[Crawled caption data]
★ ★ ★

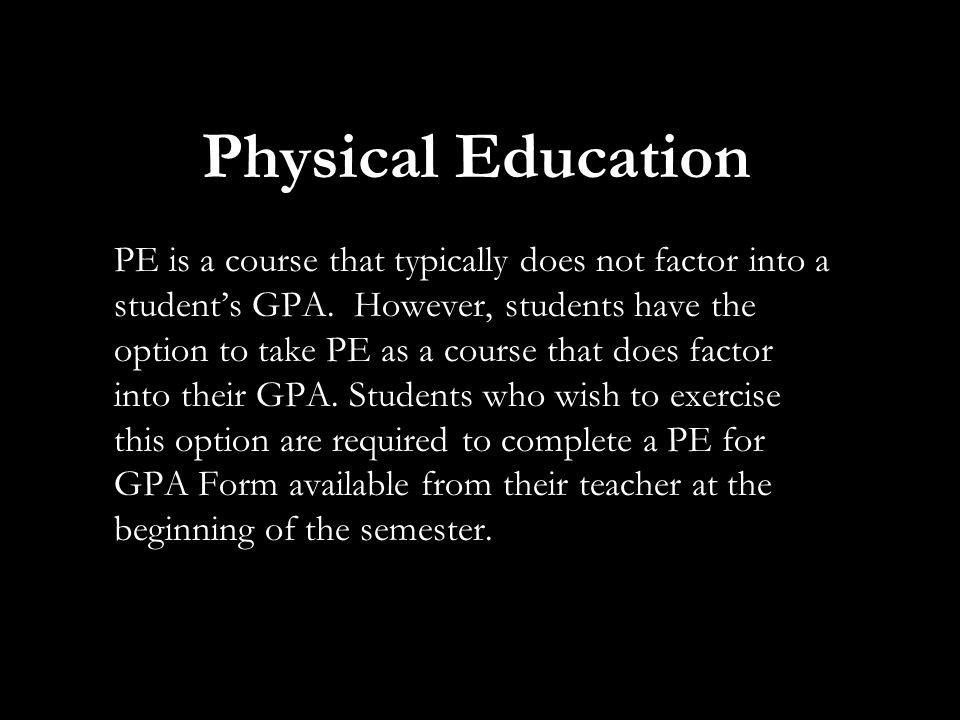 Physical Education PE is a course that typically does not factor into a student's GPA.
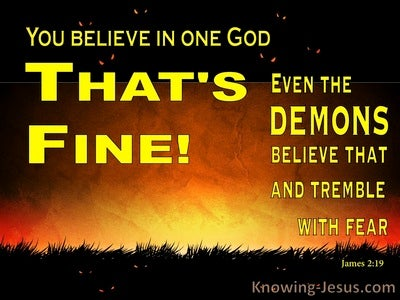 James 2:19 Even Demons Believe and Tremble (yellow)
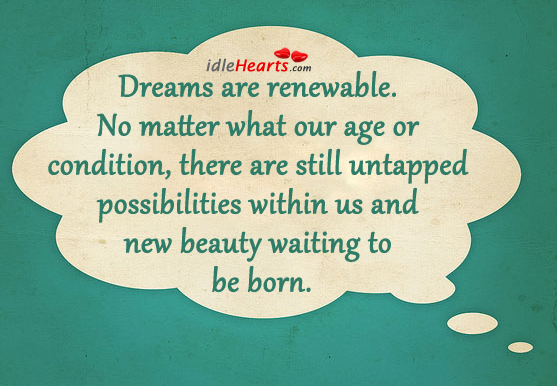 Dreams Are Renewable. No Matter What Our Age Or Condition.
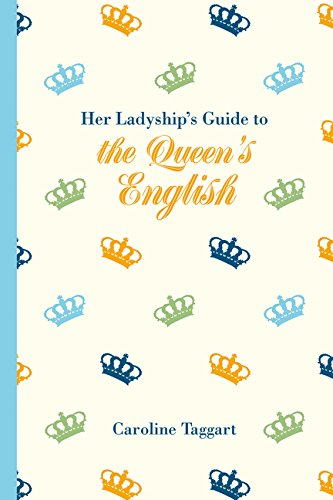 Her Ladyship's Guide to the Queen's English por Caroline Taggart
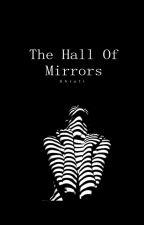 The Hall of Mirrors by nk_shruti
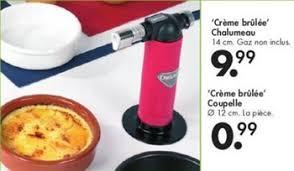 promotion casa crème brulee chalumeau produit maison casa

★ ★ ★

• _EXERCISE PROMPT_
Write out the records shown above exactly, but do not include any images.

• _TASK OUTPUT_
 Physical Education PE is a course that typically does not factor into a student's GPA.
 James 2:19 Even Demons Believe and Tremble (yellow)
 Dreams Are Renewable. No Matter What Our Age Or Condition.
 Her Ladyship's Guide to the Queen's English por Caroline Taggart
 The Hall of Mirrors by nk_shruti
 promotion casa crème brulee chalumeau produit maison casa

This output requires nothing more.